* **Apply what you read**:
1. Reproduce everything in the international law careers text from "There is no" down to "more instantly attainable.".
2. In the international law careers text, which Masters-level law degrees are given as examples?
3. Resume the text on international law careers after its final sentence and extend it.

* **Given passage**:
There is no one route in to a career in international law, and it’s worth remembering that there are roles for those who are not qualified lawyers too, particularly in supporting functions within the same employer, which can be more instantly attainable.
Requirements for entry
To work as a public international lawyer you will usually need:
- Qualification as a lawyer in a legal jurisdiction
- Relevant language skills
- Relevant international experience (e.g. an overseas seat as part of a training contract, YPP programme, a traineeship with an intergovernmental body and possibly more experience too.)
A Masters-level law degree (e.g. LLM, BCL or MJur) in a relevant area can be helpful, particularly for academic or EU roles, but this can be substituted for by relevant professional experience for those that move later into these areas.
To work as a private international lawyer you will usually need:
- Qualification as a lawyer in a legal jurisdiction
- Relevant experience with an international practice area (e.g. relevant seats during your training contract)
- Relevant language skills, if required
Qualifying as a lawyer
Full details are available within our advice for Solicitor or Barrister routes, but it’s worth pursuing international law options where you can: if you’re taking a law undergraduate degree at Oxford, the final year option of public international law, or other related topics such as International Trade, Human Rights Law, EU Law would be advised. If you don’t have a legal undergraduate degree, research your postgraduate (GDL) course providers to see which allow you to take international law options in addition to the core subjects. If you don’t have an undergraduate degree, a masters degree in law is likely to be particularly beneficial when competing against those educated in lengthier legal training.

* **Input data**:
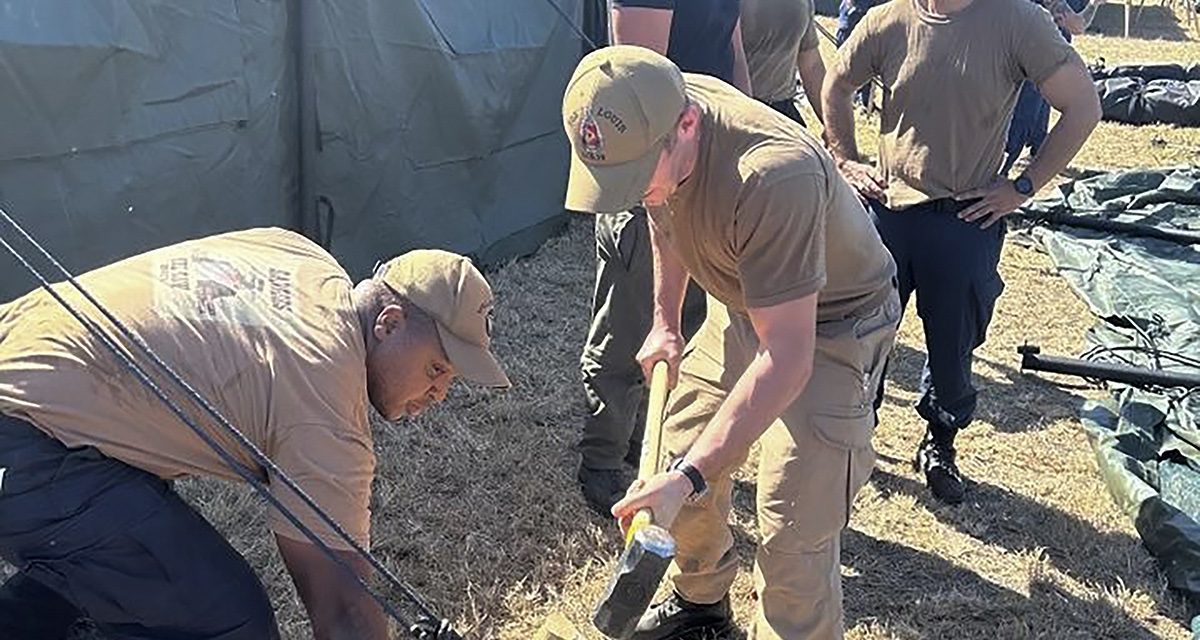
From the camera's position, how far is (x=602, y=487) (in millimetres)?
4188

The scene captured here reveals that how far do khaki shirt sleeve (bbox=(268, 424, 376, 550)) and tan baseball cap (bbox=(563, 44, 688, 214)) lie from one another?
652 millimetres

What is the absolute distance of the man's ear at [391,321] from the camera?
2402 mm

* **Written answers**:
1.
There is no one route in to a career in international law, and it’s worth remembering that there are roles for those who are not qualified lawyers too, particularly in supporting functions within the same employer, which can be more instantly attainable.

2. LLM, BCL or MJur.

3.
If you have already studied or are studying a law degree/ GDL your LPC (solicitors) or Bar Course (barristers) is the next step in your training, followed by a training contract (solicitors) or pupillage (barristers). This vocational stage of qualifying is unlikely to be as highly specialised around your interests, as very few chambers take on only human rights cases, and you will be required to work in different practice areas for your training contract. However, both Pupillages and Training Contracts provide a solid base in legal knowledge and skills and will leave you with a professional qualification which might be extremely useful for you to deploy whilst you are looking for international law roles more suited to your interests, post qualification. However, it also means that an interest in the law itself, not just the cause, is essential. Gaining a broad understanding of the law in different contexts eg private practice firms and government departments can also be very helpful in giving you a very solid understanding of legal knowledge and concepts. Remember, if working on other areas of law isn’t something that will motivate you, it might be worth considering working in the field, but not as a lawyer (look for vacancies in project support, communications, policy, and research to explore other ideas).
Changes to Qualification as a Solicitor: the Solicitors Qualifying Exams (SQE 1 & 2)
The Solicitors Regulation Authority (SRA) in the process of introducing a new system for qualification as a solicitor and this will ultimately replace the current route (of Qualifying Law Degree/GDL + LPC + Training Contract). The new route is beginning to be phased in from September 2021. Fo all those who have already started their law journey ( ie started a law degree, LPC or training contract) there is the opportunity to remain within the existing system to qualify - so long as the relevant courses still exist. For anyone who is at the very early stages and who has accepted an offer of a place or paid a non-refundable deposit for a Qualifying Law Degree by 21 September 2021 (inclusive) can also continue in the old system so long again as long as the courses still exist.
From Sept 1st 2021 (unless you fall into one of the transitioning cohorts), to qualify as solicitor you will need:
- A degree (or equivalent)
- To have passed SQE 1 (legal knowledge & application of it) and SQE 2 (practical legal tasks)
- To have completed 24 months of legal work experience
- To be of satisfactory suitability and character
Please see the Solicitors briefing and the SRA for full details.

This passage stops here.